The report, however, found that the deal was “legitimate in so far as it met all the criteria to be considered as a proper adjustment to the company’s revenue for the fiscal period ended March 31, 2013.” But Daniels dug further and found “significant breaches in the process” and described the agreement as “highly unusual.”
“Mr Ronald Walcott advised Internal Audit that the master contract between TSTT and CellMaster provided the required detail to guide the terms under which the $31 million sale was administered.
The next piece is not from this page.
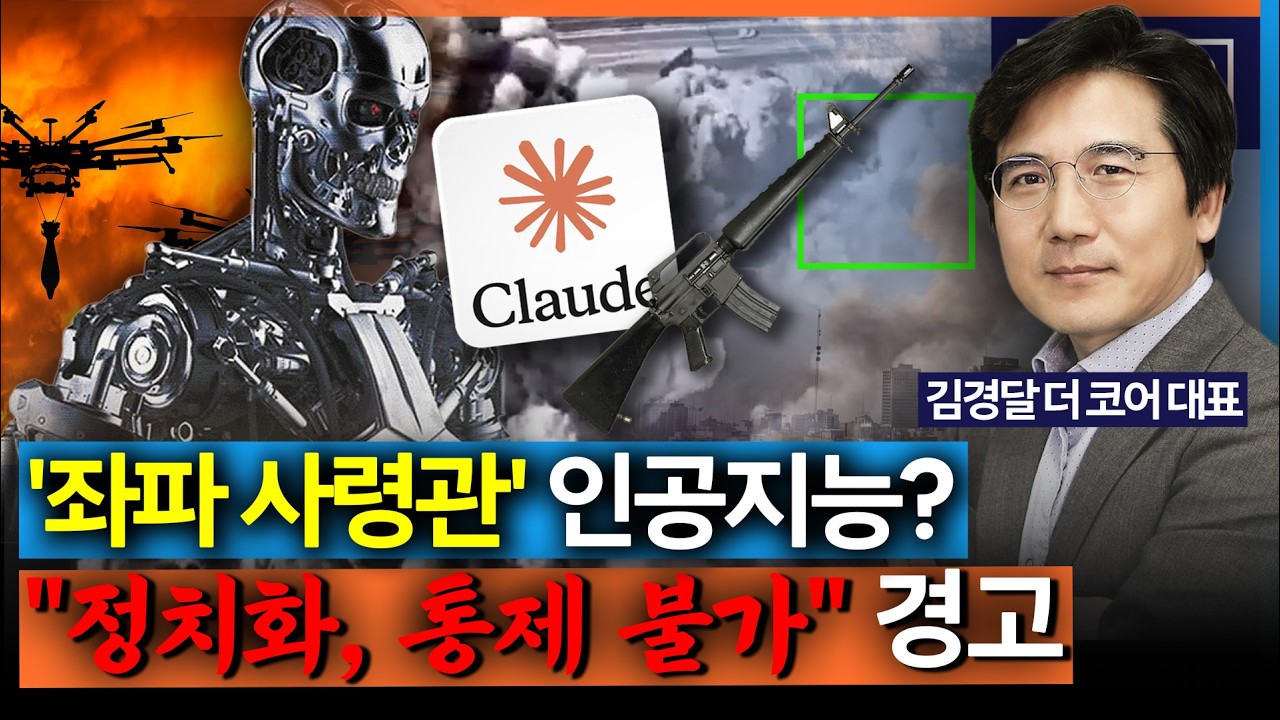 [온-에어] “솔직히 불편합니다” 이란 공습에 쓰인 AI ‘클로드’의 솔직 답변_260305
“However, Internal Audit found that given the value of the sale, to mitigate the undiversified risk, evidence of insurance cover, terms of payment and performance bonds should have been meted out and placed within the March 8, 2013 sales agreement since it represented a highly unusual transaction outside the scope and ambit of the master contract,” Daniels pointed out in his report findings.
“Neither evidence of the original performance bond, up to the credit limit ($1m) appeared to exist,” Daniels noted.
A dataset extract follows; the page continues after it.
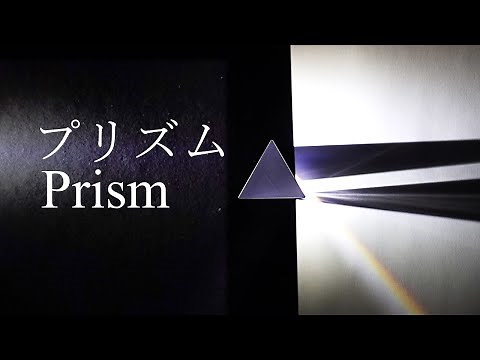 サイエンスアート：プリズム（LED光の分散)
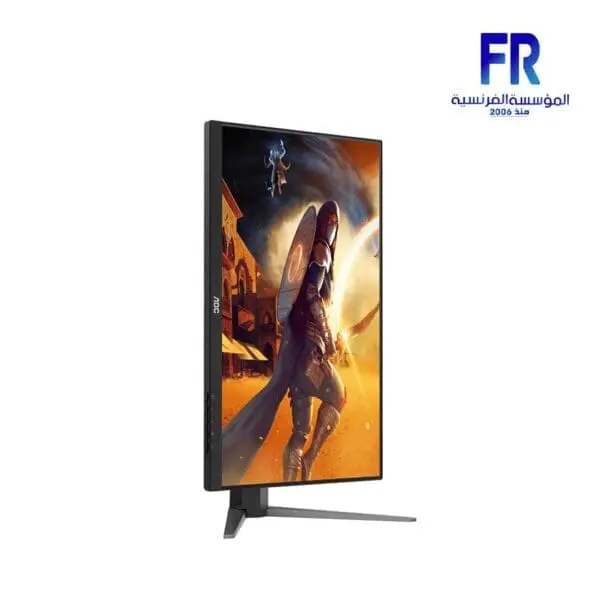 Aoc Q27G4/75 27 Inch 180Hz 1Ms 2K FAST IPS Gaming Monitor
Daniels also found that there were no copies of the CellMaster insurance cover rendered along with the master agreement signed by TSTT and CellMaster’s senior representatives.
Daniels, in discussions with the head of revenue accounting, discovered another policy breach, in that the revenue department had “no knowledge” of the mega-million dollar sale. That lack of information “ran counter to the normal procedure/practice usually carried out by the Mobile Division,” he noted.
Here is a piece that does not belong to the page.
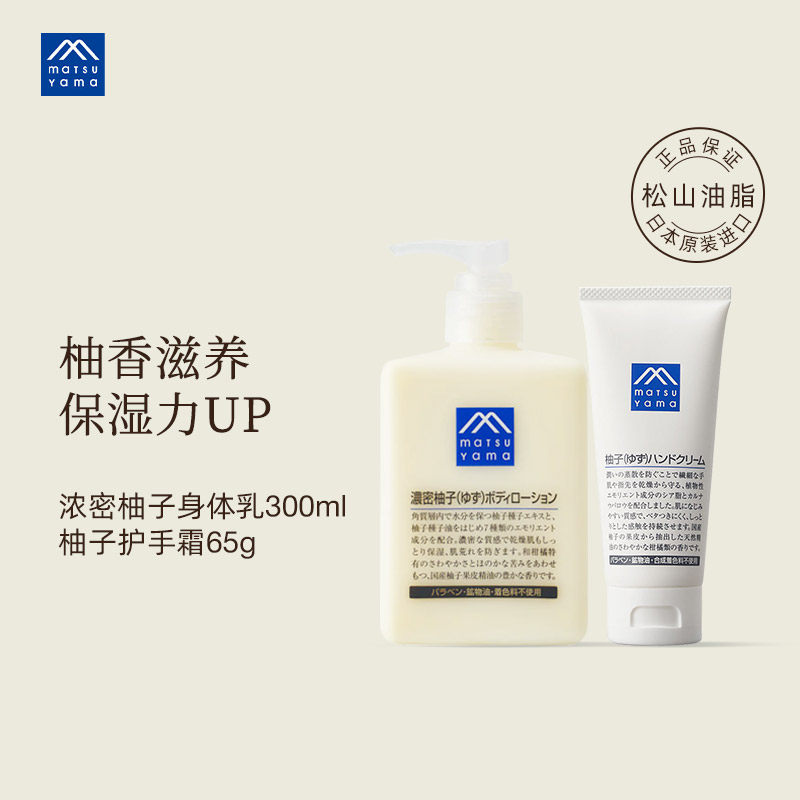 matsuyama松山油脂浓密版柚子身体乳护手霜组合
Further, Daniels investigated past deals from March 2011 to 2013 with CellMaster and found no evidence to suggest it could handle the massive volume of phones required. Daniels also found that this was another breach of the TSTT master contract.
“During that period, TSTT issued 199 invoices for purchases made by CellMaster totalling $17.1 million at an overall average of $86,000 per invoice,” Daniels said.
He also found that TSTT honoured 106 credit notes totalling $2.1 million.
“Internal Audit is of the view that the purchasing history of CellMaster with TSTT did not suggest that the company had the ability to absorb a credit purchase thirty times the $1 million credit limit,” Daniels wrote in his report.
At the time of the multi-million dollar sale to CellMaster, it was already owing TSTT $5.4 million in the zero to 30-day category and another $300,000 in the 31 to 60-day category.
“This moved to $1.6 million in the 0-30 day category and $4.9 million in the 31-60 day category respectively by March 31, 2013,” Daniels said.
Daniels also discovered that Walcott requested and received a backdated letter to fit into the sales agreement sequence.
The Internal Audit department found no evidence of a reversal of the massive purchase but saw an increase in the credit notes from CellMaster and suggested “continuous monitoring” of that situation.
In his final analysis, Daniels found that there was merit in the allegations made by the whistleblower. His opinion was that while all appeared well with the deal, there were anomalies in the supporting documents and that these were enough to “suggest and give strong credence to the appearance of impropriety on the part of the Executive Vice President Mobile.”
“Internal Audit views with grave, deep and abiding concern the appearance of such duplicity and impropriety by the Executive Vice President Mobile in the circumstances, since such actions negatively colour the overall ethical climate of the company,” Daniels wrote in the report.
“The current status is the poor debt servicing by the dealer, based on a credit statement as at May 15, 2013, threatens to push TSTT’s finance department into making a provision of $34.6 million based on the treatment of aged debt 90 days and over,” Daniels added.
“Whether anticipated or not, the actions of the Executive Vice President Mobile, in the view of Internal Audit, were accomplished without due regard for the cascading risks brought on by the expedient sale to CellMaster.”
Daniels also recommended that disciplinary action be taken against Walcott.